# Be an Engineer for $150!



## The Davy Crockett (Aug 15, 2014)

Okay, maybe I've overstated it a bit. 

But not by much! 

The Western Maryland Scenic Railroad's Steel Wheels Festival, Sept. 26-28 will have, amongst its abundance of Foamer's heaven - check out the above link, *the opportunity to be at the throttle of a* real living, breathing, smoking, steaming, whistling - when YOU pull the chord - *steam engine!  *

:wub: :wub: :wub: :wub: :wub: :wub: :wub:

The Gramlings of the HBO production "Have Engine, Will Travel" fame are bringing this engine






to the festival! ( Link here to the Gramling's website and more details on #126.)

As it says here



> Spend approximately 30 minutes operating a real steam locomotive with our special Hand on the Throttle Experience. Reserve your space now. The Gramlings have offered this rare experience at other locations and these tickets generally sell out quickly.


$150 for the experience ain't tha bad, IMHO.

ALL ABOARD!!!       

And don't forget your camera!


----------



## Green Maned Lion (Aug 16, 2014)

Western Maryland is a long way from Hazelton.


----------



## railiner (Aug 16, 2014)

Green Maned Lion said:


> Western Maryland is a long way from Hazelton.

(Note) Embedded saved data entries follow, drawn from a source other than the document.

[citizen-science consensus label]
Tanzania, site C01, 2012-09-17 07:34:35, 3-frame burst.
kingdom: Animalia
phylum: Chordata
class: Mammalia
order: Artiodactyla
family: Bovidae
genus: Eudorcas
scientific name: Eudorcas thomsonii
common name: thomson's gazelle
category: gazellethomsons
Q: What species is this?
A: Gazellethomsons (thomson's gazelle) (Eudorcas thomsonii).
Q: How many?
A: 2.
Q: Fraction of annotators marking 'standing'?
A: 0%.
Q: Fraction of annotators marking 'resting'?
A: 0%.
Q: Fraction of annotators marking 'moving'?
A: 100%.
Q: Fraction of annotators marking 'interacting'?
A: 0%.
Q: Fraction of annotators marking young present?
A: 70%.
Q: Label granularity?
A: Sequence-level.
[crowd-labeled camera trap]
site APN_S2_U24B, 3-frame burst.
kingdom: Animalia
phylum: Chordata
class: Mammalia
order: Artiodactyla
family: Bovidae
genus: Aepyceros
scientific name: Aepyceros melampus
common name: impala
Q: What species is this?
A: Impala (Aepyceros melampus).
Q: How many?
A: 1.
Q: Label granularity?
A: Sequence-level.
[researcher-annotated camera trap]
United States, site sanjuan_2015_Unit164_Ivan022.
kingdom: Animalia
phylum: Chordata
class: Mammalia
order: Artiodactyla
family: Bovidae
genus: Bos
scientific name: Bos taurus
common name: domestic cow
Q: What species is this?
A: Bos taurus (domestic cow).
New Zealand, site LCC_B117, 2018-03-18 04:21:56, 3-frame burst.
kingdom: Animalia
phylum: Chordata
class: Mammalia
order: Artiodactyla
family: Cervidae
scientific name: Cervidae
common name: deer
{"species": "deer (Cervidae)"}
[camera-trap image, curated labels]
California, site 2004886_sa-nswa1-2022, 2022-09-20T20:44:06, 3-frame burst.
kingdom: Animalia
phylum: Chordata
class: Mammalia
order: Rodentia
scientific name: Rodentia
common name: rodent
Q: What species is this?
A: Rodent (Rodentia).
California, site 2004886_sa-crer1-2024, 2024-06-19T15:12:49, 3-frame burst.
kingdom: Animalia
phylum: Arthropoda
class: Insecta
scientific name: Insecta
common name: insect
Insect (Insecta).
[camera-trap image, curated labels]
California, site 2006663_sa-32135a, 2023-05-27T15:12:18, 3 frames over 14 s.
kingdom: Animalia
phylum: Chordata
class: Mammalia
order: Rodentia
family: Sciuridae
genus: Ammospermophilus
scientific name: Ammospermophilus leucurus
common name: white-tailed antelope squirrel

Why? In your MB, just a quick dash down I-81......


----------



## benjibear (Aug 16, 2014)

It should be only about 3 hours from Hazelton.

I am actually tempted by this.


----------



## The Davy Crockett (Aug 16, 2014)

Green Maned Lion said:


> Western Maryland is a long way from Hazelton.


You've come a long way, Sadie! 

...via Ashley, Indiana. ^_^


----------



## Green Maned Lion (Aug 16, 2014)

3 hours is a long time to drive to sit inside a tea kettle.


----------



## The Davy Crockett (Aug 16, 2014)

Folks, that "wooshing" sound was my last post flying over the cat's head....


----------



## Green Maned Lion (Aug 16, 2014)

I was intentionally ignoring it.


----------



## The Davy Crockett (Aug 16, 2014)

If you say so...

But, whatever...


----------



## Green Maned Lion (Aug 16, 2014)

So! A needle pulling thread!


----------



## AmtrakBlue (Aug 16, 2014)

La! A note to follow So!


----------



## JayPea (Aug 16, 2014)

Tea! A drink with bread and jam!


----------



## the_traveler (Aug 16, 2014)

And that brings us back to dough - hopefully loads of it for Amtrak!


----------



## railiner (Aug 16, 2014)

Green Maned Lion said:


> 3 hours is a long time to drive to sit inside a tea kettle.


Not a fan of steam power, I take it?

You may have heard that certain partisans of steam, call the Alco 'PA', an honorary steam locomotve....

But have you heard of the diesel partisans, that call the SP Daylight 4449, an honorary diesel locomotive?


----------



## Green Maned Lion (Aug 17, 2014)

I keep telling you, I am a transit advocate, not a rail fan.


----------